▶ Ensemble de consignes
1) Les affirmations (a), (b) et (c) s'accordent-elles avec le texte extrait ? Pour chacune, répondez par oui ou par non et citez à l'identique les mots du texte qui tranchent la question.
(a) Le discours de Karl Spitteler intitulé « Notre point de vue suisse » a été prononcé le 14 septembre 1914.
(b) L'œuvre romanesque de Karl Spitteler reste largement lue de nos jours.
(c) Le vote évoqué à la fin du texte a lieu le 12 février.
2) Recopiez sans aucune modification le passage du texte extrait qui va de « Le président chinois » à « du 12 février. ».

▶ Texte extrait
________________________

Karl Spitteler, Xi Jinping et la naturalisation facilitée

Le président chinois n’aurait pu tomber plus à propos en évoquant la semaine dernière le prix Nobel suisse de littérature Karl Spitteler. Si l’œuvre romanesque est un peu oubliée, son discours du 14 septembre 1914 « Notre point de vue suisse » reste un document exceptionnel pour comprendre l’état d’esprit du début de la 1e guerre mondiale qui marque une profonde rupture entre une Suisse ouverte et sûre d’elle-même et un pays inquiet pour son identité et fermé à l’extérieur. Comme l’ont montré plusieurs recherches historiques, cette rupture va conduire à une restrictivité croissante en matière d’immigration et de naturalisation encore perceptible aujourd’hui dans la législation et les esprits. Citer Spitteler aujourd’hui renvoie ainsi directement au débat sur la naturalisation facilitée et au vote du 12 février.

________________________

▶ Données à examiner
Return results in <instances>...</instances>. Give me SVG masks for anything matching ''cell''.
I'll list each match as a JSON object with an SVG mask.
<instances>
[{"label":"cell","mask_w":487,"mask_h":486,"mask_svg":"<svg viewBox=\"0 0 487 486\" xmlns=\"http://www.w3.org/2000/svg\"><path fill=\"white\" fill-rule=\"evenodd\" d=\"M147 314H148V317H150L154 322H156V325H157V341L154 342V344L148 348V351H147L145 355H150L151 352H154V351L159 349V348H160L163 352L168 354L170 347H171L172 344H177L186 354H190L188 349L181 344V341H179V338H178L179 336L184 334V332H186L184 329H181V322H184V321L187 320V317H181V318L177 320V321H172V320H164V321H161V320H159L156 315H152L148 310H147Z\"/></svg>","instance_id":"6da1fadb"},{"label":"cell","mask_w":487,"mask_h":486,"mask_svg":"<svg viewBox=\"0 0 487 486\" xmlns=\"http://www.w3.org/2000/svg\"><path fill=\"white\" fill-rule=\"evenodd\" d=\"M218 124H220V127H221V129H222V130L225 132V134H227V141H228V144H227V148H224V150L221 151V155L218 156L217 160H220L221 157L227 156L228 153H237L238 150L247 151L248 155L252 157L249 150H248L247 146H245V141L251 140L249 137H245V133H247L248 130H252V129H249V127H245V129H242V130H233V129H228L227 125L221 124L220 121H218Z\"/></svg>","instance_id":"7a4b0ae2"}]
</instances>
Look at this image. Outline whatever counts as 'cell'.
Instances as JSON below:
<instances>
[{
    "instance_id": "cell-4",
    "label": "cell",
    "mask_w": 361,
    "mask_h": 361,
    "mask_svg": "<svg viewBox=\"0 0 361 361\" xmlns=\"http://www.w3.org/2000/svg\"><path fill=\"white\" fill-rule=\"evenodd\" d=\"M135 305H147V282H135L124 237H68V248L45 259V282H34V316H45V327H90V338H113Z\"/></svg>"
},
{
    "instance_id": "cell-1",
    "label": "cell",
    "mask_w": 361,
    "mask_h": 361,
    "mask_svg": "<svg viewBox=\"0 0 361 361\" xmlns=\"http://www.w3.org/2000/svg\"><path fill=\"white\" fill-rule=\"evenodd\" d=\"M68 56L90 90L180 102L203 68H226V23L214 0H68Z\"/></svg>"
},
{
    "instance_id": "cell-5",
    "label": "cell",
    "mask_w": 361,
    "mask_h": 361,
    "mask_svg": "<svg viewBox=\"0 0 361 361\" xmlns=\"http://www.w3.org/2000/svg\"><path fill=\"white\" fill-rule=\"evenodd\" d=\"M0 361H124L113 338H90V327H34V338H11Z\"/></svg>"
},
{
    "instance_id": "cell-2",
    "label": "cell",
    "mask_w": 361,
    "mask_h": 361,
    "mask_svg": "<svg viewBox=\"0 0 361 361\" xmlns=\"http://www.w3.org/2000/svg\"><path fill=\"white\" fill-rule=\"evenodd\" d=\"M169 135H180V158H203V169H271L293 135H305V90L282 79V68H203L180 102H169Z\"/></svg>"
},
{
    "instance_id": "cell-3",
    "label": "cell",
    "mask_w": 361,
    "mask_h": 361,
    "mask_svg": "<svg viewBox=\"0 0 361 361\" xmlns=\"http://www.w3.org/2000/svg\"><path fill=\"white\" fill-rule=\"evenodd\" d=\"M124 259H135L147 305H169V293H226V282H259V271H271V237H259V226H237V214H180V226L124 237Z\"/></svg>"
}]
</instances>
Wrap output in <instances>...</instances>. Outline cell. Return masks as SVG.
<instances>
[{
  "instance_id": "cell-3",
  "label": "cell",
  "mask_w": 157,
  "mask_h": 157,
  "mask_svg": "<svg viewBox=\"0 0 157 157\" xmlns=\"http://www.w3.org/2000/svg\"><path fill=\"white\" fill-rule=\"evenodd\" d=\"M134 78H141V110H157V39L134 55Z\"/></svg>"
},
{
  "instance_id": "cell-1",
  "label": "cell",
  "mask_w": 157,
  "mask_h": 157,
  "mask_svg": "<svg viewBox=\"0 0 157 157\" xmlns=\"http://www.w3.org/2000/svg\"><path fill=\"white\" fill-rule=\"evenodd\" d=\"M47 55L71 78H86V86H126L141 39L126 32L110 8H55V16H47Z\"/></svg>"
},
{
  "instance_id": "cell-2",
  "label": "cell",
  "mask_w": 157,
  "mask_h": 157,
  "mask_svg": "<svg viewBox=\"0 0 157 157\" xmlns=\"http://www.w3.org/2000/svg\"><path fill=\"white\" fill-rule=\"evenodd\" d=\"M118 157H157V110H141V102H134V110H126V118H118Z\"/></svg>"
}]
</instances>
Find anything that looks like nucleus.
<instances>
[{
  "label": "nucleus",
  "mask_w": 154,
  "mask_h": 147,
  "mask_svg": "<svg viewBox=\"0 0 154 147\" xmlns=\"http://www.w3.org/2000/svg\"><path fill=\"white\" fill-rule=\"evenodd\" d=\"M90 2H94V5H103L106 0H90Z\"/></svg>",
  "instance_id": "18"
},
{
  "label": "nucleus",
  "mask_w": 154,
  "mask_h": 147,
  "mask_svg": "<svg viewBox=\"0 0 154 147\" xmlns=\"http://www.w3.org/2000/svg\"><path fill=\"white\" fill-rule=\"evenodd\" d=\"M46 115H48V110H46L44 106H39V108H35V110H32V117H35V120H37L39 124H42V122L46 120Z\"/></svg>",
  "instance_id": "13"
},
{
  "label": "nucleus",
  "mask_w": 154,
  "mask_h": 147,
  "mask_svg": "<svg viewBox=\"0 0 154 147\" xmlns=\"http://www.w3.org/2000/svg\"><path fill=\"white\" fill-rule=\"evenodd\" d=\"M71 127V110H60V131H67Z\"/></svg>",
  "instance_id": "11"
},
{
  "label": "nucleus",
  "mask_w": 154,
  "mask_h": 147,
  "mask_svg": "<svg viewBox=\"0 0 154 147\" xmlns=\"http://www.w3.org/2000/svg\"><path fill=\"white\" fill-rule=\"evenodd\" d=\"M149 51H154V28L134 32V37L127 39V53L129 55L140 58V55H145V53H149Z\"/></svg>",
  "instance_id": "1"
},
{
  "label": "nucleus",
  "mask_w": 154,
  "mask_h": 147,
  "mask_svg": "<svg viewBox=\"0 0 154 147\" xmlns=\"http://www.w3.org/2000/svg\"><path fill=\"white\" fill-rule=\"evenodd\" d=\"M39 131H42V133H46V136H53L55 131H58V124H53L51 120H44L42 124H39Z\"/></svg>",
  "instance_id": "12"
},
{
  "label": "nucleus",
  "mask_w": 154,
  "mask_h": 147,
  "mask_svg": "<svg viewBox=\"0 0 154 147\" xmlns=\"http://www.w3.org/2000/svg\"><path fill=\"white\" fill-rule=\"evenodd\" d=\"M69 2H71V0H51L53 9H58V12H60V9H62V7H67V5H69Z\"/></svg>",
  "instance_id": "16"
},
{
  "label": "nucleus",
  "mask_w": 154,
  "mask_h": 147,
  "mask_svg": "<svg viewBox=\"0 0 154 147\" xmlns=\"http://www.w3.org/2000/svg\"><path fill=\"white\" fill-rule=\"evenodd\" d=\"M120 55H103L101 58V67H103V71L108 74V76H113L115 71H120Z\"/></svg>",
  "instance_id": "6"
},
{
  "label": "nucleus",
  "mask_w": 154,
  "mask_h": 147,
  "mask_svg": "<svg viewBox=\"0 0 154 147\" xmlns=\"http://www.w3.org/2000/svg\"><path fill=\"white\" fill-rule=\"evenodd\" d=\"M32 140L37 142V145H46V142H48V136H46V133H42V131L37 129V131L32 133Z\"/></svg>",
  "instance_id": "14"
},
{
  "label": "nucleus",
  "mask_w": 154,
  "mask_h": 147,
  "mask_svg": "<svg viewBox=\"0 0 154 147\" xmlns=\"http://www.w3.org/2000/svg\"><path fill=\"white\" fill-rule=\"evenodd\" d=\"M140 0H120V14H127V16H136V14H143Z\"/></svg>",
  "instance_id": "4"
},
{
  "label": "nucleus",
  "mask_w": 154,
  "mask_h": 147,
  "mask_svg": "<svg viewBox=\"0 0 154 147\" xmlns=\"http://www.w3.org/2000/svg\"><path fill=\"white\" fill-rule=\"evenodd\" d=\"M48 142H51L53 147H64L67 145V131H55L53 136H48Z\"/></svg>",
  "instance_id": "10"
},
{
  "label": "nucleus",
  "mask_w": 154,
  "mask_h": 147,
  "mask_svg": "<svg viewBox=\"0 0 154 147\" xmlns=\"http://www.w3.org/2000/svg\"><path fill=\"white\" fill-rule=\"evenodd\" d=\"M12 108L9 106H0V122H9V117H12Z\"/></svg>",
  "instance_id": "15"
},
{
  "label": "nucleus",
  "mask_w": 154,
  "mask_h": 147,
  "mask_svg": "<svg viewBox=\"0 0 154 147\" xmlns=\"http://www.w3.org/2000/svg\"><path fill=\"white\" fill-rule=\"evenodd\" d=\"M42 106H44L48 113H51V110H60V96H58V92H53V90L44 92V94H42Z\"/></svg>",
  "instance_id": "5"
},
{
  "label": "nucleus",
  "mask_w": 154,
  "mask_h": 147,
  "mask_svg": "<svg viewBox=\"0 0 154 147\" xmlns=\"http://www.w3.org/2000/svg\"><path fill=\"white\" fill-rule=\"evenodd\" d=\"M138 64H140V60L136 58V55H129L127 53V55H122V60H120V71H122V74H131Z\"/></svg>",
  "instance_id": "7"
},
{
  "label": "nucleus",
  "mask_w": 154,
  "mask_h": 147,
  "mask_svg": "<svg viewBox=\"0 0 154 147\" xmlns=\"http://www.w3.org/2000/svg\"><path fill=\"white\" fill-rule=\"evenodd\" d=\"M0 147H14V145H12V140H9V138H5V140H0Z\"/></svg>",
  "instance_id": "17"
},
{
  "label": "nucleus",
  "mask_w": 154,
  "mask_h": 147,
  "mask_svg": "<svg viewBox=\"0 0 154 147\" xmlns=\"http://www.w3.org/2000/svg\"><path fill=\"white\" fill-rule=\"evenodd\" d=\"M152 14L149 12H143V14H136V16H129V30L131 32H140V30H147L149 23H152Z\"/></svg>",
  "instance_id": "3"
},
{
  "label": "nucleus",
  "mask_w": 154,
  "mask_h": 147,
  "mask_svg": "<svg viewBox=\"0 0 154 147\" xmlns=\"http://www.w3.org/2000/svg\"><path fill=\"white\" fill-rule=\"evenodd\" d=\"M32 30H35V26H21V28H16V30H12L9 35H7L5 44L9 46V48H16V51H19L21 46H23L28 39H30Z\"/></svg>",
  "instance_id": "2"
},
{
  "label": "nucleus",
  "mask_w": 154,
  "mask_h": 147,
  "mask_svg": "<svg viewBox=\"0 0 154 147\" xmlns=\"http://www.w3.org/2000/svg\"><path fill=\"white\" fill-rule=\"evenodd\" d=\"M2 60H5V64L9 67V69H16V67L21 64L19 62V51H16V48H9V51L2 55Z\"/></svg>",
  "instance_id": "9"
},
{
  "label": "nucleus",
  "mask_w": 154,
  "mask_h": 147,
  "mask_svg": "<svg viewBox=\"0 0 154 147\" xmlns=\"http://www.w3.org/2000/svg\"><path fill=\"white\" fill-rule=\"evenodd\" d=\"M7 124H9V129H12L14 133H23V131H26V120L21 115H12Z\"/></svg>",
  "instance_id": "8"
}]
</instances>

________________________

▶ Réponses à l'exercice
1)
(a) Oui : « son discours du 14 septembre 1914 ».
(b) Non : « Si l’œuvre romanesque est un peu oubliée ».
(c) Oui : « au vote du 12 février ».

2)
Le président chinois n’aurait pu tomber plus à propos en évoquant la semaine dernière le prix Nobel suisse de littérature Karl Spitteler. Si l’œuvre romanesque est un peu oubliée, son discours du 14 septembre 1914 « Notre point de vue suisse » reste un document exceptionnel pour comprendre l’état d’esprit du début de la 1e guerre mondiale qui marque une profonde rupture entre une Suisse ouverte et sûre d’elle-même et un pays inquiet pour son identité et fermé à l’extérieur. Comme l’ont montré plusieurs recherches historiques, cette rupture va conduire à une restrictivité croissante en matière d’immigration et de naturalisation encore perceptible aujourd’hui dans la législation et les esprits. Citer Spitteler aujourd’hui renvoie ainsi directement au débat sur la naturalisation facilitée et au vote du 12 février.